**WHAT TO WORK ON**
Please copy the data below word for word, beginning at its first line and stopping after the line that contains "than 60? greater", including that line.

○ ○ ○ ○ ○ ○ ○

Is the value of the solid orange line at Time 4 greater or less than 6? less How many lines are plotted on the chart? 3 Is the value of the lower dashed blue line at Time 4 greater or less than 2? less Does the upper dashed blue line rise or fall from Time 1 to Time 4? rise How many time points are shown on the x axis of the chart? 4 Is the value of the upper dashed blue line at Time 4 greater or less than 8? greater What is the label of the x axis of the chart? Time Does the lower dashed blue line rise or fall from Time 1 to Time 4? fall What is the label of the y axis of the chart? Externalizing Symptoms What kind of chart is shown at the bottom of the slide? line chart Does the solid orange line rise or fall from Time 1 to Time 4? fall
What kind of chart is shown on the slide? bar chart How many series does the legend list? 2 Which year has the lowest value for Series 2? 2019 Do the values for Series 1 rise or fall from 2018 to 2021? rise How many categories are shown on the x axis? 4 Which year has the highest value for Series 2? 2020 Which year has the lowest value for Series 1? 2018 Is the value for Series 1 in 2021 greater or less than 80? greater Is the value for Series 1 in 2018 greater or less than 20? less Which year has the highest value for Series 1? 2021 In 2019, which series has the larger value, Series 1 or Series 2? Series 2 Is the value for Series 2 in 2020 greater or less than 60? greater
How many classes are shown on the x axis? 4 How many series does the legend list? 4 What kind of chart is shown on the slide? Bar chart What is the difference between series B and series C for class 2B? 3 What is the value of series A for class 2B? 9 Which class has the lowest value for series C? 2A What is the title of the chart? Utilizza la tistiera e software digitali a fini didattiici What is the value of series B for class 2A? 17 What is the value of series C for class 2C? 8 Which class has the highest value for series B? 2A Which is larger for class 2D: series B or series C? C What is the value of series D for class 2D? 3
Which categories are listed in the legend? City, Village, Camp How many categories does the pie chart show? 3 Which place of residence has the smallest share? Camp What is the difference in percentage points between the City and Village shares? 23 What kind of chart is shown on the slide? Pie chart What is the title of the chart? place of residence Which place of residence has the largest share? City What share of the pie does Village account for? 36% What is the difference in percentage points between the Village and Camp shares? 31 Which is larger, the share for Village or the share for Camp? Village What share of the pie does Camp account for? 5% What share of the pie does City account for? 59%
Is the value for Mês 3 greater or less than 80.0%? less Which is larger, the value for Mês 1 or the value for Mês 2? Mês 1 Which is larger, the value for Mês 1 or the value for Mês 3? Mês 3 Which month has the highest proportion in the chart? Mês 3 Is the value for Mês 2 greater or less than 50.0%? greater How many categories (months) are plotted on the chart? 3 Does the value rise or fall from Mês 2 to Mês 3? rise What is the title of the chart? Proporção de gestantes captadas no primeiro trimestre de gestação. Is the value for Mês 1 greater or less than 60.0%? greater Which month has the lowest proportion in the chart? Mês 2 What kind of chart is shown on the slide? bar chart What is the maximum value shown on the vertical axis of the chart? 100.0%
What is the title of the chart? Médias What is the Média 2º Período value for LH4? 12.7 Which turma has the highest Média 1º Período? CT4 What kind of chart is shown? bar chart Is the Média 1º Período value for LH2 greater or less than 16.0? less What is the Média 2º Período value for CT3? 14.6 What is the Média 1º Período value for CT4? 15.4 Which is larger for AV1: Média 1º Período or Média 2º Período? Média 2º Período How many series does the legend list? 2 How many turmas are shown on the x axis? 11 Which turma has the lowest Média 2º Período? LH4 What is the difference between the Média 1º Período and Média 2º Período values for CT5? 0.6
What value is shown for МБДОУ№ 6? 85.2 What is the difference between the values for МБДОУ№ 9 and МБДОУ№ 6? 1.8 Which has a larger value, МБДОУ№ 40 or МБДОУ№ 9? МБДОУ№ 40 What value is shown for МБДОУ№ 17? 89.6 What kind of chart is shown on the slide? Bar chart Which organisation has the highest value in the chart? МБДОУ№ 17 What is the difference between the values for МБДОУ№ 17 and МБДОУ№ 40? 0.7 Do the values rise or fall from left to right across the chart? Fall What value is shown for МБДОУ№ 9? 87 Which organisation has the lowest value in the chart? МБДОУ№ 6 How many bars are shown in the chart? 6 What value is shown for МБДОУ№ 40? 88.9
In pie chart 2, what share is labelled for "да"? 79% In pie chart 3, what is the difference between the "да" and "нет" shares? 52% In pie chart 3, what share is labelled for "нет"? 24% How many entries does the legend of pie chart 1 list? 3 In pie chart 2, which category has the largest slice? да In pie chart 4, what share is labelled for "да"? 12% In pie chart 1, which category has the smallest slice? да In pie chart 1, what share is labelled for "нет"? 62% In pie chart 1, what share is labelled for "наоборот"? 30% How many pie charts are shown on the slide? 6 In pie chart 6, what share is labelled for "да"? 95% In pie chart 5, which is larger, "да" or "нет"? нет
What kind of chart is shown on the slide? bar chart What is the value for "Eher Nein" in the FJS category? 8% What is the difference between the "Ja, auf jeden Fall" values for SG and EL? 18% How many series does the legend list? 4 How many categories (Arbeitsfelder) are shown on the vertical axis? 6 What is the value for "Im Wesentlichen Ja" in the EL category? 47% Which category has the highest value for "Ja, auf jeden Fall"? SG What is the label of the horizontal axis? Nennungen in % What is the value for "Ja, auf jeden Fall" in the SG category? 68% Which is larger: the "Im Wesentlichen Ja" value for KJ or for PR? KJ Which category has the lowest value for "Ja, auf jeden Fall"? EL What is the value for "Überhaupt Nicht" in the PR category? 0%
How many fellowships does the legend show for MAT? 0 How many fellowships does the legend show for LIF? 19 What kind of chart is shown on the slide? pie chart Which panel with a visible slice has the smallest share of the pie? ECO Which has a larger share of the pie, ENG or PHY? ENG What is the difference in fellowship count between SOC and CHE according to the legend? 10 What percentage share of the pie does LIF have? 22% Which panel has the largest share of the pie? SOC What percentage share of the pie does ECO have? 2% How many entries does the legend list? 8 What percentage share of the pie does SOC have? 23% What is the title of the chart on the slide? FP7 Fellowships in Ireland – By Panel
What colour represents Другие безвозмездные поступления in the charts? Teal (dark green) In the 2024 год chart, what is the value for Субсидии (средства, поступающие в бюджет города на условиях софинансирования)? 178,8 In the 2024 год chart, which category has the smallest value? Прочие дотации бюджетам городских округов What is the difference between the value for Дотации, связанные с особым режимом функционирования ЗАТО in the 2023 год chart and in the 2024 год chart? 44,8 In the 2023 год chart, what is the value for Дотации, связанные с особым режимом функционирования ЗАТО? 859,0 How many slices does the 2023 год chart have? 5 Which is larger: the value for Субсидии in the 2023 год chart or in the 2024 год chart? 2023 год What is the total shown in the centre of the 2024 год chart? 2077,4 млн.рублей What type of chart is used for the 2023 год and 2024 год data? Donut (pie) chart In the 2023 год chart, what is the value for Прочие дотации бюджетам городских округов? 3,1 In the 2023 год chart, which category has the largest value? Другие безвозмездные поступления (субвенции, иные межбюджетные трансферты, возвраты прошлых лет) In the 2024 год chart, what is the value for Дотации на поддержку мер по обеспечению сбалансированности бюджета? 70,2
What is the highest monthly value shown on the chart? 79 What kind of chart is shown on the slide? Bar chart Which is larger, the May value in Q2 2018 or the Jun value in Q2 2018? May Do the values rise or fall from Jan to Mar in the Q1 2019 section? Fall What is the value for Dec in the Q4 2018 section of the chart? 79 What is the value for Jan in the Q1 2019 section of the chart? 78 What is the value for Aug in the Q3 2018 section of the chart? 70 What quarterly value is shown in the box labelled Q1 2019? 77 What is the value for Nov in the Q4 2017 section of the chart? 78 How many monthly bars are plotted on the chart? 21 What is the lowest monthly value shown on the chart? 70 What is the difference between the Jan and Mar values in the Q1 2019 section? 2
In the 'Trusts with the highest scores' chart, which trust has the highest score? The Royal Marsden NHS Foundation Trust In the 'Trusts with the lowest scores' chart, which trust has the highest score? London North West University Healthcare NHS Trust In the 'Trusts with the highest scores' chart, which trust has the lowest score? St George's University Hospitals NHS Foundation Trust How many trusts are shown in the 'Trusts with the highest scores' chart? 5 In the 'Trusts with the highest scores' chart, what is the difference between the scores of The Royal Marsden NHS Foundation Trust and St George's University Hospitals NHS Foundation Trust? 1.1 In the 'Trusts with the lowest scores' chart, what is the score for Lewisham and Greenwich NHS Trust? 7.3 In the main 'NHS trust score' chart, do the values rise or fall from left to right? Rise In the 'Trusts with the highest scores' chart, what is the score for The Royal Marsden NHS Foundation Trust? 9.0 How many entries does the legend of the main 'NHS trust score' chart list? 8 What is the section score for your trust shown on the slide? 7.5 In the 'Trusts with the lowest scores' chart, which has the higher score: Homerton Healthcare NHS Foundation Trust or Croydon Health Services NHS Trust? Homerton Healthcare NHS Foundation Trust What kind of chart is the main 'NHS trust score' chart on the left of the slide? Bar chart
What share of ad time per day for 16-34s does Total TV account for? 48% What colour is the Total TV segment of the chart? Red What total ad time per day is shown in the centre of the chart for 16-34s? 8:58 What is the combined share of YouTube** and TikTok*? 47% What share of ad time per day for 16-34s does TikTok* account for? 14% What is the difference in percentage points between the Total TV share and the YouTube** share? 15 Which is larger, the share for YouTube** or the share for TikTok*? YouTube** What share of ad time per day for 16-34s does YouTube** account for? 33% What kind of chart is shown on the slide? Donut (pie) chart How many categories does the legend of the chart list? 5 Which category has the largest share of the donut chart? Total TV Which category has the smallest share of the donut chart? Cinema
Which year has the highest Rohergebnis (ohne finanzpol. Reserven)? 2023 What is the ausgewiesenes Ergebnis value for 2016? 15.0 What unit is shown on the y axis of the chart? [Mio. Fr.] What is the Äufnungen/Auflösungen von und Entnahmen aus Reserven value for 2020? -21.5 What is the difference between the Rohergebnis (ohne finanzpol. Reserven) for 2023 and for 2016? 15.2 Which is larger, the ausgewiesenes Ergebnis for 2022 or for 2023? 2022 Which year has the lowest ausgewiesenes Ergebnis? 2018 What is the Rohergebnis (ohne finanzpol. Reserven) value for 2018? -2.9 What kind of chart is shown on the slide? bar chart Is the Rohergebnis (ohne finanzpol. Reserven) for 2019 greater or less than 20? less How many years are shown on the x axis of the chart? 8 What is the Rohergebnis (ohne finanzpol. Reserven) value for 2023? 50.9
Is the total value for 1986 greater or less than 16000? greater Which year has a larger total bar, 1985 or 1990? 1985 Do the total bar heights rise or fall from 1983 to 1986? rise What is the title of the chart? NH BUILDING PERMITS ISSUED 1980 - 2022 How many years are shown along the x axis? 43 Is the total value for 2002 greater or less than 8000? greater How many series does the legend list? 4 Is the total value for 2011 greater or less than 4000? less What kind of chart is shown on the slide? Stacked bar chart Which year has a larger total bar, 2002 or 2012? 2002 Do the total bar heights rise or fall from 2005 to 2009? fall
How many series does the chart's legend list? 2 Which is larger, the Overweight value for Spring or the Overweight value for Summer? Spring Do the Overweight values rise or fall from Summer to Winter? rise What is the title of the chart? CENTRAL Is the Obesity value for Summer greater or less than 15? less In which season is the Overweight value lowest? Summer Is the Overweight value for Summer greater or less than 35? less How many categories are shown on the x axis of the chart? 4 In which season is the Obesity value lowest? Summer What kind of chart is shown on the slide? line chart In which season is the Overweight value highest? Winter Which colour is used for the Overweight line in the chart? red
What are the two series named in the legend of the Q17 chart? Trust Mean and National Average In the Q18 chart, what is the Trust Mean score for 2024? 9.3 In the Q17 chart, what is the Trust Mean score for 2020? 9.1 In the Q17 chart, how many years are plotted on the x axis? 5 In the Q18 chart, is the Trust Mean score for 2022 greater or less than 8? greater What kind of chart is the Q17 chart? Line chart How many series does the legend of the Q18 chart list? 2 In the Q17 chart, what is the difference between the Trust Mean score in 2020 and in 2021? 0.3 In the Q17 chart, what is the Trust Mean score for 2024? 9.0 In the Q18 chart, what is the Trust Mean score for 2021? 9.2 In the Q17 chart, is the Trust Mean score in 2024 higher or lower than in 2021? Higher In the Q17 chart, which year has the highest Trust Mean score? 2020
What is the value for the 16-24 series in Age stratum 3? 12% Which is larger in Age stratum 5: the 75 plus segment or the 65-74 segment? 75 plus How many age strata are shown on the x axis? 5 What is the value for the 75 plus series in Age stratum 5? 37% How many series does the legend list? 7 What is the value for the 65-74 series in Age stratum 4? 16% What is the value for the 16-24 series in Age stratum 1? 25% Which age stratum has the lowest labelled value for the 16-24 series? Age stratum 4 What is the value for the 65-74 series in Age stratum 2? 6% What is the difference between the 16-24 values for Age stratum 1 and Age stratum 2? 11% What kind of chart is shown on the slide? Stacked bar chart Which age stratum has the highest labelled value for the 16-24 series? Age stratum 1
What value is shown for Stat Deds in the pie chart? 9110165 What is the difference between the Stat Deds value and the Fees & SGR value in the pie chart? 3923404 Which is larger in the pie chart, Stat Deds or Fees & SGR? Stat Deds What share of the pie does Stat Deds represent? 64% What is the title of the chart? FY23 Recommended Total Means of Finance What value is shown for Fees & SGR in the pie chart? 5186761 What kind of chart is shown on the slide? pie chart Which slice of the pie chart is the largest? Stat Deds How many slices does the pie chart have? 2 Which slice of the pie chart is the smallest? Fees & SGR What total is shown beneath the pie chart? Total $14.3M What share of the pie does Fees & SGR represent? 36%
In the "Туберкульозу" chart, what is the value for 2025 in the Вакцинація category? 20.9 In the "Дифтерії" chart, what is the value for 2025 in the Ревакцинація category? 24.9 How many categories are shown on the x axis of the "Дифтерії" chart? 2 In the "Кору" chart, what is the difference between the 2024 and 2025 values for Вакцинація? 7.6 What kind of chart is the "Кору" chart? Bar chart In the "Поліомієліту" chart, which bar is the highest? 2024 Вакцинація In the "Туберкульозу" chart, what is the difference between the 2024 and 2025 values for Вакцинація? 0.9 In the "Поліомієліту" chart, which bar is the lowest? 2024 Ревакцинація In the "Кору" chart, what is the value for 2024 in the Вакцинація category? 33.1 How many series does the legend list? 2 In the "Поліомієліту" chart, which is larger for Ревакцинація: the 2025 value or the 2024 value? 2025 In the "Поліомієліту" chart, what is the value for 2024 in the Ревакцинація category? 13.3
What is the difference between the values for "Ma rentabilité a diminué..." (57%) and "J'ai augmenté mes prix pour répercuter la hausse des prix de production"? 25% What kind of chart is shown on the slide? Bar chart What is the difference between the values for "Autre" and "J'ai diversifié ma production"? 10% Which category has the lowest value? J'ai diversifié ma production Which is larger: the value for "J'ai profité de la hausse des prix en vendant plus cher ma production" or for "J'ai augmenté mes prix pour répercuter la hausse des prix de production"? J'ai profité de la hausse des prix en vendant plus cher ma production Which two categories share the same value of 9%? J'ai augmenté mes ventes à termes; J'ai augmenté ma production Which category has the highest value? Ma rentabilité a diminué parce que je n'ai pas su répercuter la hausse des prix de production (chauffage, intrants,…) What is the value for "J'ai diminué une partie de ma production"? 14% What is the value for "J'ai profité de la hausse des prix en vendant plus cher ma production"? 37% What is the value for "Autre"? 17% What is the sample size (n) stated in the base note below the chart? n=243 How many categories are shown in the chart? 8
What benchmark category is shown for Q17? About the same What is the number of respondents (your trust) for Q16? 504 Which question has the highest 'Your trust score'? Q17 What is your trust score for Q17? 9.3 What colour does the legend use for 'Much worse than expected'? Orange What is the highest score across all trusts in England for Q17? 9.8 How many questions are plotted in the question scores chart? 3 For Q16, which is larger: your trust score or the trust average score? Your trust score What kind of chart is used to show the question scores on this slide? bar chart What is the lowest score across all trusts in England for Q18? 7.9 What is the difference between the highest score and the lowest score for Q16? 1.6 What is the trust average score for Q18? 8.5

○ ○ ○ ○ ○ ○ ○

**WRITTEN ANSWER**
Is the value of the solid orange line at Time 4 greater or less than 6? less How many lines are plotted on the chart? 3 Is the value of the lower dashed blue line at Time 4 greater or less than 2? less Does the upper dashed blue line rise or fall from Time 1 to Time 4? rise How many time points are shown on the x axis of the chart? 4 Is the value of the upper dashed blue line at Time 4 greater or less than 8? greater What is the label of the x axis of the chart? Time Does the lower dashed blue line rise or fall from Time 1 to Time 4? fall What is the label of the y axis of the chart? Externalizing Symptoms What kind of chart is shown at the bottom of the slide? line chart Does the solid orange line rise or fall from Time 1 to Time 4? fall
What kind of chart is shown on the slide? bar chart How many series does the legend list? 2 Which year has the lowest value for Series 2? 2019 Do the values for Series 1 rise or fall from 2018 to 2021? rise How many categories are shown on the x axis? 4 Which year has the highest value for Series 2? 2020 Which year has the lowest value for Series 1? 2018 Is the value for Series 1 in 2021 greater or less than 80? greater Is the value for Series 1 in 2018 greater or less than 20? less Which year has the highest value for Series 1? 2021 In 2019, which series has the larger value, Series 1 or Series 2? Series 2 Is the value for Series 2 in 2020 greater or less than 60? greater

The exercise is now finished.